_Requirements_
Edit the data from the line containing "Sort the following" down through the line containing "the dirt ground at [17,91] <" so that "items" becomes "objects", leaving everything else as it stands, and give only those lines.

_Material provided_
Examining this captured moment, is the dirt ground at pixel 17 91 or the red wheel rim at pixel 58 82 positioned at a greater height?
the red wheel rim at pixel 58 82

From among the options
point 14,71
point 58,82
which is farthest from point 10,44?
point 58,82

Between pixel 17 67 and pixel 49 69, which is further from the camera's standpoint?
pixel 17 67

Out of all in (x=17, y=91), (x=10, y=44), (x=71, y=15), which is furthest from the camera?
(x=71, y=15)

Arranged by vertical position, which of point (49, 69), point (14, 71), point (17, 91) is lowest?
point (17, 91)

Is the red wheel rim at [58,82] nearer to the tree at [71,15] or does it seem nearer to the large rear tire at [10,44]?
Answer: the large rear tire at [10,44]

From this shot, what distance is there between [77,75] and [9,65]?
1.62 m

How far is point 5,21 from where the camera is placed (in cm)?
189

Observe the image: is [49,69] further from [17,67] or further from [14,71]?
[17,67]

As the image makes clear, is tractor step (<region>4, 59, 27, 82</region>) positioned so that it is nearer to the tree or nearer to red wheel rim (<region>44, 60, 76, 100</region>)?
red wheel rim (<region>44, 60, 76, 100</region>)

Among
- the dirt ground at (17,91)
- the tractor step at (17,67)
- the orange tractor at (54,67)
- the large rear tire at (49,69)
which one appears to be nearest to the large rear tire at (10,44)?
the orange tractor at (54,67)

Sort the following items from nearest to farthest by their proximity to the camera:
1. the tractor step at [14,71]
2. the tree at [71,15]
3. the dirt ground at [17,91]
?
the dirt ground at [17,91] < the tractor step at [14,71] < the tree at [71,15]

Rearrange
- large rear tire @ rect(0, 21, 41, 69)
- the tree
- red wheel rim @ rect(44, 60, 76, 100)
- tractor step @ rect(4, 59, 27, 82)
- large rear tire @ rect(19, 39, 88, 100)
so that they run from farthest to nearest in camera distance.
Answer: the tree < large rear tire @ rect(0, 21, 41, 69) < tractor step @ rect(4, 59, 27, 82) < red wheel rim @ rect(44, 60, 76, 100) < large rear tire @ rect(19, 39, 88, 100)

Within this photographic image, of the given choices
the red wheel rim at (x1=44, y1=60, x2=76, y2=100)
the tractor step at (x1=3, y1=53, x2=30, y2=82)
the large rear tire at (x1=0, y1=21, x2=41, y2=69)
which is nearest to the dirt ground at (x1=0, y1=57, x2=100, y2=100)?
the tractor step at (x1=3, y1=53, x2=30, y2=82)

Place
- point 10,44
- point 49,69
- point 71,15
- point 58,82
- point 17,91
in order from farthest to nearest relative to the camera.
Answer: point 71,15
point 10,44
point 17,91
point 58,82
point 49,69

* * *

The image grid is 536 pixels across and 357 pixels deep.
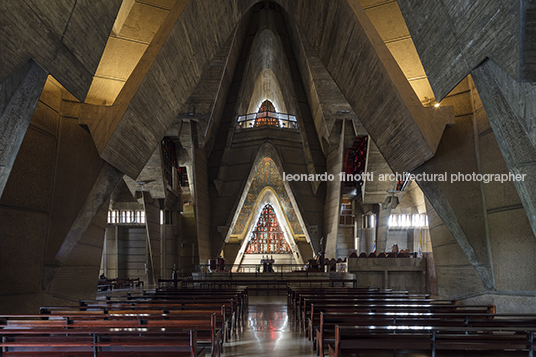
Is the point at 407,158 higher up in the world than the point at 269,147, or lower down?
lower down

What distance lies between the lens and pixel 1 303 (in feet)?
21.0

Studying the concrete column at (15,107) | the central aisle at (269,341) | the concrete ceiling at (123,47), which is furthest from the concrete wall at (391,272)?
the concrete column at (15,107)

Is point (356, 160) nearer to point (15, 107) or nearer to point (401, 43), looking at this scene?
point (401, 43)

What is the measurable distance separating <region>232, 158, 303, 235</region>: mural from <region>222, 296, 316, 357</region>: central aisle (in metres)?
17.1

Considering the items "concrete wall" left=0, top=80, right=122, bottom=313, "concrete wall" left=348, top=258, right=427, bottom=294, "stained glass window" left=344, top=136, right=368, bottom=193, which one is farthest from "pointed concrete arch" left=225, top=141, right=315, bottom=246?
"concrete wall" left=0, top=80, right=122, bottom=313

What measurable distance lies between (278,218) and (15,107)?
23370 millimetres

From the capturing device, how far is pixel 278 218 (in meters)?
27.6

_Output for this task_
Sort the following objects from nearest to farthest by their proximity to the camera:
1. the tractor step at [14,71]
2. the tree at [71,15]
3. the dirt ground at [17,91]
?
the dirt ground at [17,91] < the tractor step at [14,71] < the tree at [71,15]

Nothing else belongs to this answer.